--- START READING PASSAGE ---

The walls soon close in. We are faced with some bigger drops and a few logjams, dealing with them accordingly. After a 50-foot rappel over a boulder, the canyon changes in character immediately. Looking downstream, None of us can believe what we see. Or what we do not for that matter. The canyon plunges into darkness. We take a rest, break out the headlamps and continue onwards. I still have never seen anything like it. The canyon enters a cave; we turn off our headlamps and look around. Pitch black. After a few minutes we are back in the light, if only for a moment.
At this point I think we all knew that we might be far over our heads this time. The canyon was no longer a dreamland; it was a more like a nightmare.
The canyon widens, enough for Chris to pick up a GPS signal. It is around 12:45, and we are about midway-through the technical section of the canyon. We grab a bite to eat, enjoy the sunlight, and push further. The canyon narrows back up and we reach another section of pitch black narrows. After this point, everything changed. Not long afterwards we reach a 40 foot drop into darkness. This time it looked serious.
It was. Off rope, I look down canyon. I can see Pat moving down a narrow slot, his headlamp illuminating more below. The floor gets wet and muddy, and I hear Pat yell, “water!” Not too far behind, soon I catch up to him at the edge of it. A narrow hallway that looks to be full of mud, water, quicksand. We look up with our headlamps we spot a small ledge 12 feet up. We back up, Pat makes the move, and gets down the other side. I put my right foot on the ledge, move my left foot to it, slip, hit the wall and land in the mud. I sink to above my knees. For a moment I do not move. Soon it hits me, I scream in pain.

--- END READING PASSAGE ---
--- START LISTED RECORDS ---

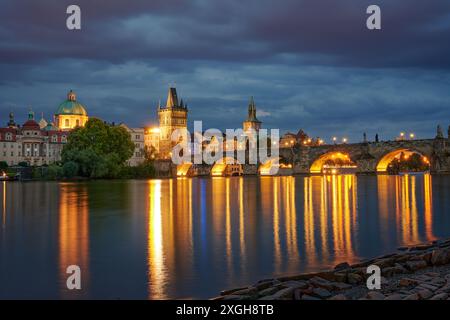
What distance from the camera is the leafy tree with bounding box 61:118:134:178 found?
64688mm

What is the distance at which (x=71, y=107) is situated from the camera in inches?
4921

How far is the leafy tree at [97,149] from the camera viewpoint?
64688 millimetres

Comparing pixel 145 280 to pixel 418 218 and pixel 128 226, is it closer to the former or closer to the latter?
pixel 128 226

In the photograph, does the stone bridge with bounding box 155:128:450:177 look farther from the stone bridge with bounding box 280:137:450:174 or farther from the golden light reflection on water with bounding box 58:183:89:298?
the golden light reflection on water with bounding box 58:183:89:298

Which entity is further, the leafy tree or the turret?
the turret

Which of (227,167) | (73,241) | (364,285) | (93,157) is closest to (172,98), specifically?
(227,167)

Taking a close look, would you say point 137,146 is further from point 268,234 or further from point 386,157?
point 268,234

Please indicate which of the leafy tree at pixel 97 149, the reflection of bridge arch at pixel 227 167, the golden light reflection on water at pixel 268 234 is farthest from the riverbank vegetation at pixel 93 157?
the golden light reflection on water at pixel 268 234

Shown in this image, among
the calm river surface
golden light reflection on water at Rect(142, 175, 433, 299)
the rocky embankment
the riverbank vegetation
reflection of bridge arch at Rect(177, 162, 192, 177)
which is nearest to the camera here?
the rocky embankment

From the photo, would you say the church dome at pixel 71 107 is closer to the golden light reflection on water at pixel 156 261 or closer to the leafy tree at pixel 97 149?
the leafy tree at pixel 97 149

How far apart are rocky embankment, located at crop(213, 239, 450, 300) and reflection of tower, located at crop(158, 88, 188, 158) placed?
131818mm

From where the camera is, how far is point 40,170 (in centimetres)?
7388

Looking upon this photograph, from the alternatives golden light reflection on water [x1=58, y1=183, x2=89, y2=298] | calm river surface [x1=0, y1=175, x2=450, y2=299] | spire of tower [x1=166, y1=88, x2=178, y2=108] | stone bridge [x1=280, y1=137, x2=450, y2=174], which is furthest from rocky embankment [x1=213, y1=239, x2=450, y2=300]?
spire of tower [x1=166, y1=88, x2=178, y2=108]

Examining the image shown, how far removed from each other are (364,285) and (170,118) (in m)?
138
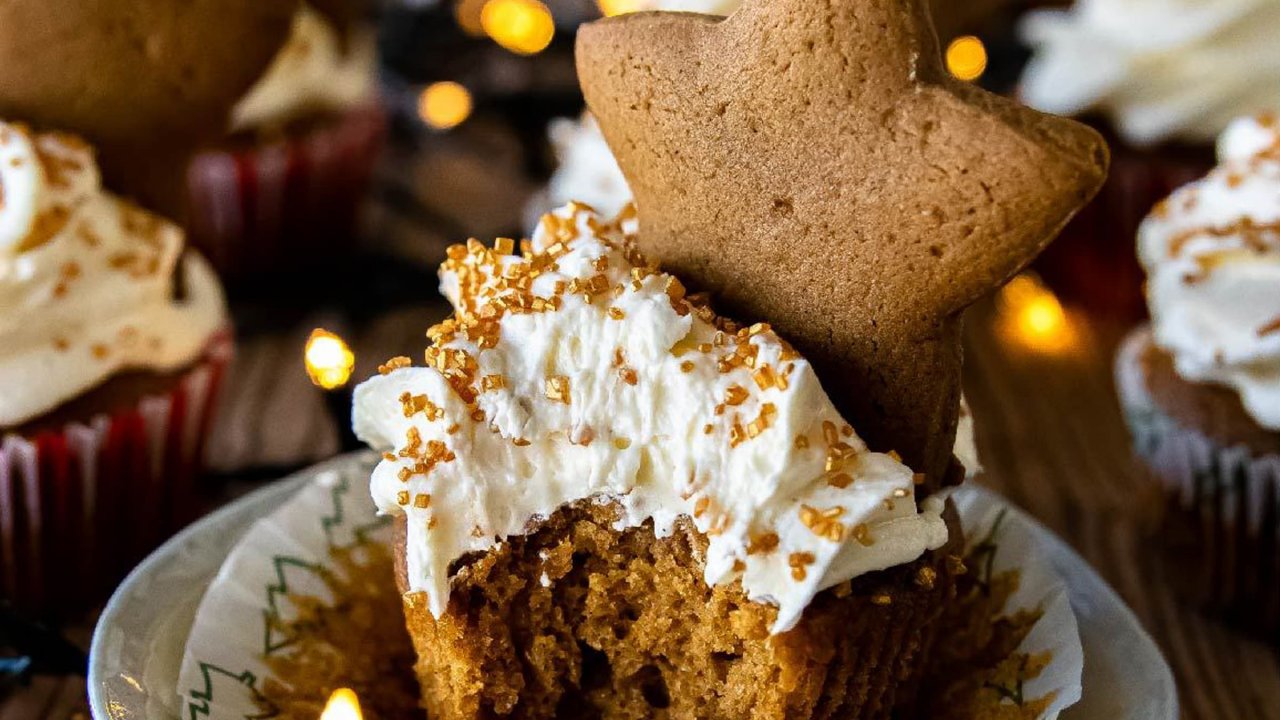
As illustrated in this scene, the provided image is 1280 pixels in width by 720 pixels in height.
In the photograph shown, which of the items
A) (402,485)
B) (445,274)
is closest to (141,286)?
(445,274)

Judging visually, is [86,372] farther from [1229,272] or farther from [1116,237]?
[1116,237]

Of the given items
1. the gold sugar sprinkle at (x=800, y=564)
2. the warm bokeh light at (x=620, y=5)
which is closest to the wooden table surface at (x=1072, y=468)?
the warm bokeh light at (x=620, y=5)

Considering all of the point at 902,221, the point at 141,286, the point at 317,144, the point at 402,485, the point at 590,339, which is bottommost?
the point at 317,144

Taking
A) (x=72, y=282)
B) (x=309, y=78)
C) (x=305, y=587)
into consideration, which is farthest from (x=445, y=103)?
(x=305, y=587)

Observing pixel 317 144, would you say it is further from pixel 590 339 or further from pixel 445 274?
pixel 590 339

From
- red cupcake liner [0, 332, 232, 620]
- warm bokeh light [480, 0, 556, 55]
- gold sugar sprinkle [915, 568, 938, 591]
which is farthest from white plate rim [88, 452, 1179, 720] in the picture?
warm bokeh light [480, 0, 556, 55]

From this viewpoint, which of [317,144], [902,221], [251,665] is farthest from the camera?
[317,144]

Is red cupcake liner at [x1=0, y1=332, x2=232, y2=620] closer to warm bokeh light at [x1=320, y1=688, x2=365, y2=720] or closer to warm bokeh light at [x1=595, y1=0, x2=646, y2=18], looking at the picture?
warm bokeh light at [x1=320, y1=688, x2=365, y2=720]
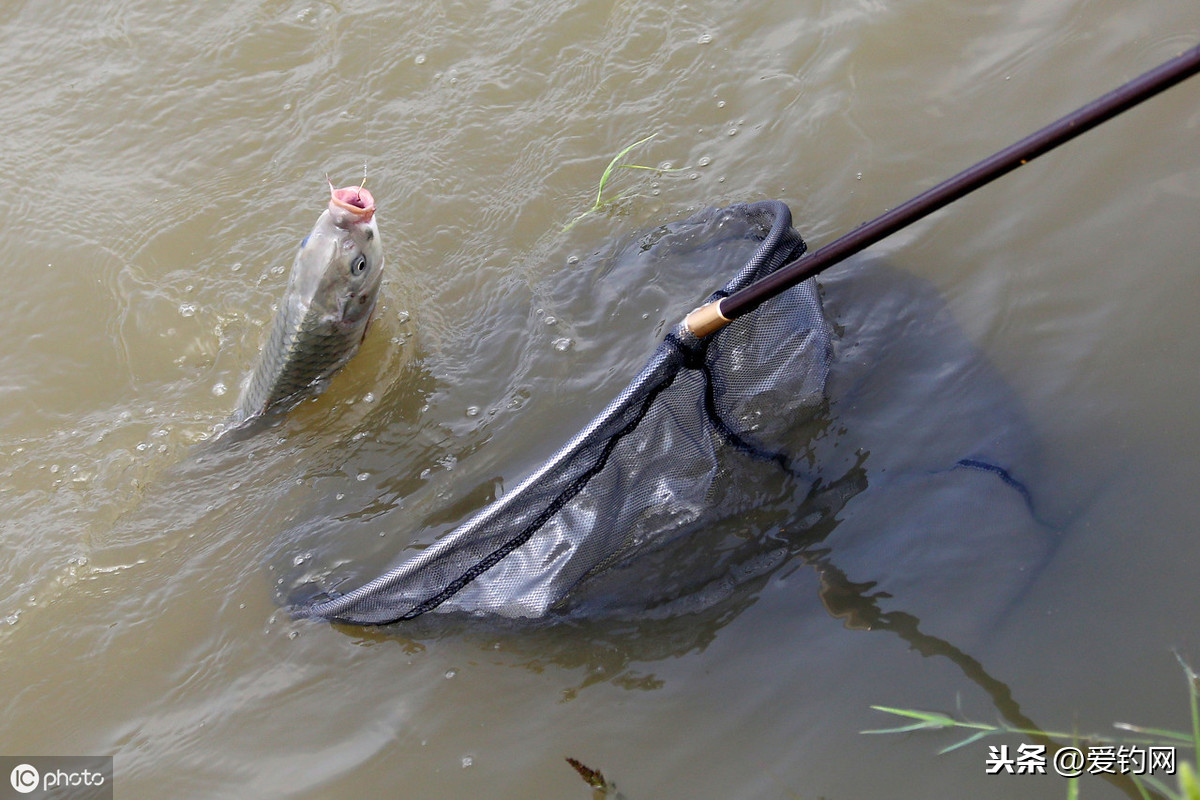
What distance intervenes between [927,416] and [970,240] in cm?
105

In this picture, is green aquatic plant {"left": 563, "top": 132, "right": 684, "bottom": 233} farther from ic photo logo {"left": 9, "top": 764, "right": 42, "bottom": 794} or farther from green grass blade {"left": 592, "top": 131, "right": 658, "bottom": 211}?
ic photo logo {"left": 9, "top": 764, "right": 42, "bottom": 794}

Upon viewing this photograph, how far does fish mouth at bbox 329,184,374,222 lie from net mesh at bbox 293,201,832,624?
1.46 m

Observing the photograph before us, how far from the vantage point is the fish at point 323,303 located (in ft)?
11.2

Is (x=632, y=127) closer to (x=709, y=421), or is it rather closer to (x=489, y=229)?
(x=489, y=229)

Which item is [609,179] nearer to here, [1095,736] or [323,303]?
[323,303]

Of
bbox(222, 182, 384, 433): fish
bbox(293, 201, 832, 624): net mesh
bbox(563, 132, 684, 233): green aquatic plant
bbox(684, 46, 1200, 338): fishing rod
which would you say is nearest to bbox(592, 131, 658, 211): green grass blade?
bbox(563, 132, 684, 233): green aquatic plant

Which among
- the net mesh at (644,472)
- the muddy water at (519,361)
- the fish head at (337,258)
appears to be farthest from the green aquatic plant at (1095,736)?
the fish head at (337,258)

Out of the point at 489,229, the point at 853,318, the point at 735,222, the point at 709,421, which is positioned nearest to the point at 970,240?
the point at 853,318

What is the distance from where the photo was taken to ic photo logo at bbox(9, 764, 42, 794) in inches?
107

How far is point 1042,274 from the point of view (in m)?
3.36

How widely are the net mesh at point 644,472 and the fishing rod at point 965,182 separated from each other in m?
0.21

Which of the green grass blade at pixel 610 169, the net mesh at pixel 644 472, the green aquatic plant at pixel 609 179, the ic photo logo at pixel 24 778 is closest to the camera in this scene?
the net mesh at pixel 644 472

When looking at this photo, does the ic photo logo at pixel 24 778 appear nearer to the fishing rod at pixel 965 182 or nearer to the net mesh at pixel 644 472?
the net mesh at pixel 644 472

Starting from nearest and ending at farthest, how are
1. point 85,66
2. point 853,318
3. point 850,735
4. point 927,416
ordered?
point 850,735, point 927,416, point 853,318, point 85,66
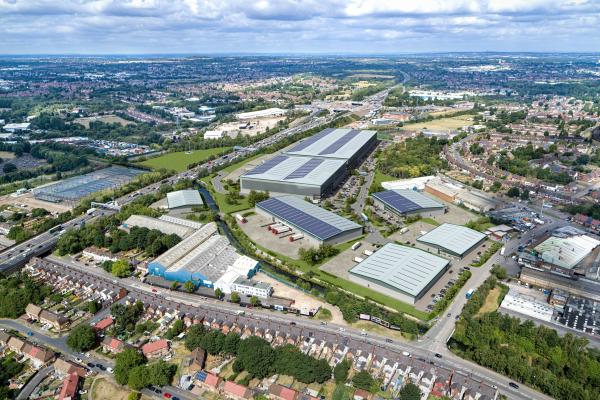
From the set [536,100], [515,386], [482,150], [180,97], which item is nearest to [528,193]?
[482,150]

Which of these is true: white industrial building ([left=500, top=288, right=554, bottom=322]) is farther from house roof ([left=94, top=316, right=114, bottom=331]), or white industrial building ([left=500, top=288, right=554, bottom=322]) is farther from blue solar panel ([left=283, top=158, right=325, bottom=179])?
blue solar panel ([left=283, top=158, right=325, bottom=179])

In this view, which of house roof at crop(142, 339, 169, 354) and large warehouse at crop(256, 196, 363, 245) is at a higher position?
large warehouse at crop(256, 196, 363, 245)

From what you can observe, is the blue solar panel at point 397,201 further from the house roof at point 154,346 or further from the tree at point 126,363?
the tree at point 126,363

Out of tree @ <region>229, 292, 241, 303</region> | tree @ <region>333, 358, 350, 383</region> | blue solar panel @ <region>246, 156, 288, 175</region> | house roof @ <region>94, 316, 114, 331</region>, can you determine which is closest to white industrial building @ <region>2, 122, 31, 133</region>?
blue solar panel @ <region>246, 156, 288, 175</region>

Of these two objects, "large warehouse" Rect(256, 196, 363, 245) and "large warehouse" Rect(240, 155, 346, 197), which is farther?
"large warehouse" Rect(240, 155, 346, 197)

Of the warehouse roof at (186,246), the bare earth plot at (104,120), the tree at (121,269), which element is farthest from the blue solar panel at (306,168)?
the bare earth plot at (104,120)

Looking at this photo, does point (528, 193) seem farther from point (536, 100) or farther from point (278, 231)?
point (536, 100)
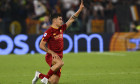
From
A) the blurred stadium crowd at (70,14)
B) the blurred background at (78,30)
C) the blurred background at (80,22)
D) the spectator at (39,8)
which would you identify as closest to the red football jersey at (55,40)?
the blurred background at (78,30)

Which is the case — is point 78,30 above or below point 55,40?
above

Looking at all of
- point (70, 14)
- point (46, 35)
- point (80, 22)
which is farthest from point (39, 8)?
point (46, 35)

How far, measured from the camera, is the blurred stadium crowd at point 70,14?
68.2 feet

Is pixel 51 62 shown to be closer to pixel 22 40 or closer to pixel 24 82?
pixel 24 82

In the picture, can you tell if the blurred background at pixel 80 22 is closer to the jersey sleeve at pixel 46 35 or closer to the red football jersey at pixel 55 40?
the red football jersey at pixel 55 40

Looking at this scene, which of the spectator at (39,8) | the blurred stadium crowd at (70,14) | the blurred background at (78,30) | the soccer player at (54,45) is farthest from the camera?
the spectator at (39,8)

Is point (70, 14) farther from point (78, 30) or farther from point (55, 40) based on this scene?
point (55, 40)

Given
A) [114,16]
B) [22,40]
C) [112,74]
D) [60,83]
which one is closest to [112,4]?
[114,16]

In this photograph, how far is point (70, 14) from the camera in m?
21.4

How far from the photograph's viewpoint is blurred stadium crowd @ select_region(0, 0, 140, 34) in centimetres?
2078

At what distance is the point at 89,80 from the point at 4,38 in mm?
10059

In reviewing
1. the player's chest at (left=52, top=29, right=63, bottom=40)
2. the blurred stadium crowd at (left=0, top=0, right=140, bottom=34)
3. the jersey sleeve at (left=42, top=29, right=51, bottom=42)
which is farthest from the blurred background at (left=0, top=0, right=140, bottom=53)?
the jersey sleeve at (left=42, top=29, right=51, bottom=42)

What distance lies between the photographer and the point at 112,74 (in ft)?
37.3

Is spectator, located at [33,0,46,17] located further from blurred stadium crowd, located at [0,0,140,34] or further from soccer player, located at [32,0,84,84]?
soccer player, located at [32,0,84,84]
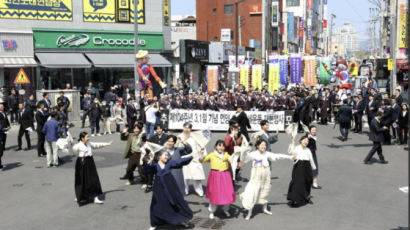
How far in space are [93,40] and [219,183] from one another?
924 inches

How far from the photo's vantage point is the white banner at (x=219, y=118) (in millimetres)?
20500

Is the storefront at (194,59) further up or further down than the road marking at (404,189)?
further up

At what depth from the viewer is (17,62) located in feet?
85.4

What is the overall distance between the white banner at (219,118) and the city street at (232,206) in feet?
18.6

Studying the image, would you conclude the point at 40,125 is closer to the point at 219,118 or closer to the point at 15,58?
the point at 219,118

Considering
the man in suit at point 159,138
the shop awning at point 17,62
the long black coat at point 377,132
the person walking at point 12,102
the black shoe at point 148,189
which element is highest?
the shop awning at point 17,62

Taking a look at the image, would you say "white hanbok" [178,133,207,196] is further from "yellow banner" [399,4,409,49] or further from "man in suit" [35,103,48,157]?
"yellow banner" [399,4,409,49]

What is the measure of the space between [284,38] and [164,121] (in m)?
53.9

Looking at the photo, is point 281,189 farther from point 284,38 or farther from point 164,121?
point 284,38

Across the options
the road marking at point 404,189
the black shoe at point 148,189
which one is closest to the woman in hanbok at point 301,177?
the road marking at point 404,189

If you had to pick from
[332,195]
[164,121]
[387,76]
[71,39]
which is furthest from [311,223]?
[387,76]

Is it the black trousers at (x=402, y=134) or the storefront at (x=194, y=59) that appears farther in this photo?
the storefront at (x=194, y=59)

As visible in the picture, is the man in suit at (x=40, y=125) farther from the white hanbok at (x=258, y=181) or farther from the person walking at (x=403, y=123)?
the person walking at (x=403, y=123)

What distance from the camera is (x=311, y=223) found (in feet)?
28.1
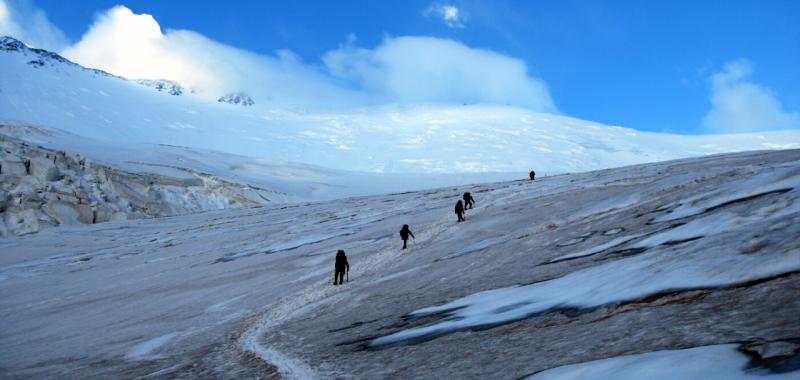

--- END LISTED RECORDS ---

- PROBLEMS TO WORK ON
A – Quote the canyoneering account between "At this point" and "like a nightmare.", inclusive.
B – Answer each question from the canyoneering account.
(i) How long was the rappel over a boulder?
(ii) At about what time did Chris pick up a GPS signal?
(iii) How far up was the small ledge spotted with the headlamps?
C – Proceed with the canyoneering account from its final sentence onward.

- ANSWERS TO EACH TASK
A –
At this point I think we all knew that we might be far over our heads this time. The canyon was no longer a dreamland; it was a more like a nightmare.

B –
(i) 50 feet
(ii) Around 12:45
(iii) 12 feet

C –
No, not a nightmare, but more like a prison. Eventually the canyon opens up, thankfully for the last time, and we take a break in the dry sand. I lie in pain, staring at the sliver of sky above us, not knowing at the time that I had tore my right MCL. The canyon was not done with us yet, and there was no rescue party coming to save us. We gear up once again and head downcanyon. It is almost 6pm, the waning sunlight will soon set. We push through one more pool, climb around another deep pothole and soon we are at the sketchy traverse to the final 100 foot rappel and the exit from the madness. And soon enough we are out of the clutches of the canyon. The light quickly fades as we march down the now open canyon, my limp getting worse. After reaching a narrow ledge traverse, we decided that we were not going to make it out of the canyon today. We gather what wood that we can, and find a nice sandy alcove to camp in for the night. We find a stagnant pothole and treat some of the most disgusting water I have ever had to drink. We had severely underestimated this canyon, and tonight we were going to pay for it. As soon as we stop moving, my knee quickly worsened.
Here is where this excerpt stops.